Während der Name Sigyn in altnordischen Quellen als weiblicher Personenname vorkommt (altnordisch sigr bedeutet "Sieg" und vina "Freundin"), und obwohl sie in den überlieferten Quellen weitgehend auf eine einzige Rolle beschränkt ist, taucht sie in dem skaldischen Gedicht Haustlöng aus dem 9. Jahrhundert aus heidnischer Zeit auf, das von dem Skalden Þjóðólfr von Hvinir geschrieben wurde. Aufgrund dieser frühen Verbindung mit Loki wird Sigyn als eine Gottheit angesehen, die auf eine ältere Form des germanischen Heidentums zurückgeht.
Die Szene von Sigyn und Loki wurde auf einer Reihe von Gemälden dargestellt, darunter "Loke och Sigyn" (1850) von Nils Blommér, "Loke och Sigyn" (1863) von Mårten Eskil Winge, "Loki och Sigyn (1879) von Oscar Wergeland und die Illustration "Loki und Sigyn; Hel mit dem Hunde Garm" (1883) von K. Ehrenberg.

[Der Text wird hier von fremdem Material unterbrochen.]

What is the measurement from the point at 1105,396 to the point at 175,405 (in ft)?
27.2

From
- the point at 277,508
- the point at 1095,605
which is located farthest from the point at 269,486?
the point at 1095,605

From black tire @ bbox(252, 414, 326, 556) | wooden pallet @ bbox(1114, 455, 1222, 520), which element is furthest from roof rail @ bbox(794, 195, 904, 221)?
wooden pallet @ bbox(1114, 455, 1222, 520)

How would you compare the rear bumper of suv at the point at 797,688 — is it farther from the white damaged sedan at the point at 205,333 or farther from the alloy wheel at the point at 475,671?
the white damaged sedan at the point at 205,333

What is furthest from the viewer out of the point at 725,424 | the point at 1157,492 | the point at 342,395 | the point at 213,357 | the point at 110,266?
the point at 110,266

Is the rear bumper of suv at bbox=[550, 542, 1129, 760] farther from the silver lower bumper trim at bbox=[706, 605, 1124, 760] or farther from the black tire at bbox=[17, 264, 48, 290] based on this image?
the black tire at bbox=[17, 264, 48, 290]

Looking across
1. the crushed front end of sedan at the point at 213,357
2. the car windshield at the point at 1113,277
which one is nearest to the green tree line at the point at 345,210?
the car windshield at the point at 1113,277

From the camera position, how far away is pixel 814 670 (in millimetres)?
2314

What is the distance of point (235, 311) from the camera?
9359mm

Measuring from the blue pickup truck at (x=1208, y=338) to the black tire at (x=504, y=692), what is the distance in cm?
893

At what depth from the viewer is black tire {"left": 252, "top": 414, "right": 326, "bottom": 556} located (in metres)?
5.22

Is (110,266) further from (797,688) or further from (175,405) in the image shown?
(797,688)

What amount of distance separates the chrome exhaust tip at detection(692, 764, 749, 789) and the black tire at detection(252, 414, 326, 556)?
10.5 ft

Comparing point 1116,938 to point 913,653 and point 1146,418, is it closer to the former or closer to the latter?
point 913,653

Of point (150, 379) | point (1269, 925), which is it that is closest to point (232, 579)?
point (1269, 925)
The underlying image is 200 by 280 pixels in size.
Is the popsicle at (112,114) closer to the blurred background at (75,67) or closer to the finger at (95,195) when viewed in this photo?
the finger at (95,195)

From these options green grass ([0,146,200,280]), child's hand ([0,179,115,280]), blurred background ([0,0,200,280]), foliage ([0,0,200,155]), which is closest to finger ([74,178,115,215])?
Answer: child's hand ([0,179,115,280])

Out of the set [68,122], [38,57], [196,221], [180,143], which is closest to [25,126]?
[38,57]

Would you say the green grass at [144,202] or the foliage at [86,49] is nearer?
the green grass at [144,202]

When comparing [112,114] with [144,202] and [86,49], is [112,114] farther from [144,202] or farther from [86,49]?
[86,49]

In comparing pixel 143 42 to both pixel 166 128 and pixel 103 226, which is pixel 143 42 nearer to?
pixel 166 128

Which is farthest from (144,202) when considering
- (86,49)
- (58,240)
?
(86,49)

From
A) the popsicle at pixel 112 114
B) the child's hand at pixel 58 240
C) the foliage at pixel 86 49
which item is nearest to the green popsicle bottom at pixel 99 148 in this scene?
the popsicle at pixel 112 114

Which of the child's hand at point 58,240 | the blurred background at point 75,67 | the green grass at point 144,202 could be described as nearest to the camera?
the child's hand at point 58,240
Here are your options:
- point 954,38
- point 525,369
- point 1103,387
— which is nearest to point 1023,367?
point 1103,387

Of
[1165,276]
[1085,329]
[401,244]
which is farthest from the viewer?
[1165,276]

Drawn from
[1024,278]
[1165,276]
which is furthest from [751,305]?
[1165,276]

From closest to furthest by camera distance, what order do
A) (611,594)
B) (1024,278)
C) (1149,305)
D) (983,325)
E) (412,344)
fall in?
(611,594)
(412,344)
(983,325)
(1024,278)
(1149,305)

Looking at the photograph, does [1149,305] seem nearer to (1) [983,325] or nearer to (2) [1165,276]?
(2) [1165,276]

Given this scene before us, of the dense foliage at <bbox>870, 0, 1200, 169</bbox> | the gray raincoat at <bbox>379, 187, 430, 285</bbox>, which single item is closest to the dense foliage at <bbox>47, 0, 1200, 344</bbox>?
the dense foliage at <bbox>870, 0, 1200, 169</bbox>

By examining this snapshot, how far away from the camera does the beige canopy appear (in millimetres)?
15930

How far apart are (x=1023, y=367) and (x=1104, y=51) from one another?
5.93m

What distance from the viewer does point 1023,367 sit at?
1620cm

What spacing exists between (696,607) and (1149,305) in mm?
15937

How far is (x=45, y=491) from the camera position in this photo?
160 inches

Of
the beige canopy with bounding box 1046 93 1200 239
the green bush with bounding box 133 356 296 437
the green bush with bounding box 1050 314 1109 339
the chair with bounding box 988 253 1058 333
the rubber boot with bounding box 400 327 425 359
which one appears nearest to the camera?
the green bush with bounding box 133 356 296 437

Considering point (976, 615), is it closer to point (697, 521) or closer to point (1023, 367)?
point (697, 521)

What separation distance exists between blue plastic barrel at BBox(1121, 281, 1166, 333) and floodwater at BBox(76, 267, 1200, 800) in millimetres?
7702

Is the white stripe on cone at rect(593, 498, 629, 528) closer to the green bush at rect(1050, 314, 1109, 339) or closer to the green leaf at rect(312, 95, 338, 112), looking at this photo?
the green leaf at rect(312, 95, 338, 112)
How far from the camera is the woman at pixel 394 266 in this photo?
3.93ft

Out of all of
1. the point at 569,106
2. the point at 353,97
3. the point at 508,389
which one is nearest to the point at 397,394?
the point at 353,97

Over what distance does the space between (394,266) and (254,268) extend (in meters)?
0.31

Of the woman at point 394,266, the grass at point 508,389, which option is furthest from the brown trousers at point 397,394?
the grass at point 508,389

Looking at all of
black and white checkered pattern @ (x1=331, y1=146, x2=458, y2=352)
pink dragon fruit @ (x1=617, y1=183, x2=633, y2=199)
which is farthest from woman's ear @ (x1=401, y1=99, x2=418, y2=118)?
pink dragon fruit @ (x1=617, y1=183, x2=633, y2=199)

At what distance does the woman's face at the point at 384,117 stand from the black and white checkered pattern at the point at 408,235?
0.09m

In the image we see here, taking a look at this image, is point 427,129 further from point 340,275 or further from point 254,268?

In der Neuzeit wurden verschiedene Gegenstände und Orte nach Sigyn benannt, darunter die norwegischen Winterweizensorten Sigyn I und Sigyn II, eine gleichnamige Figur aus Marvel Comics (1978), das schwedische Schiff MS Sigyn, das abgebrannte Kernbrennstoffe transportiert, in Anspielung auf Sigyn, der eine Schale unter dem Gift hält, um Loki zu verschonen, und der antarktische Sigyn-Gletscher.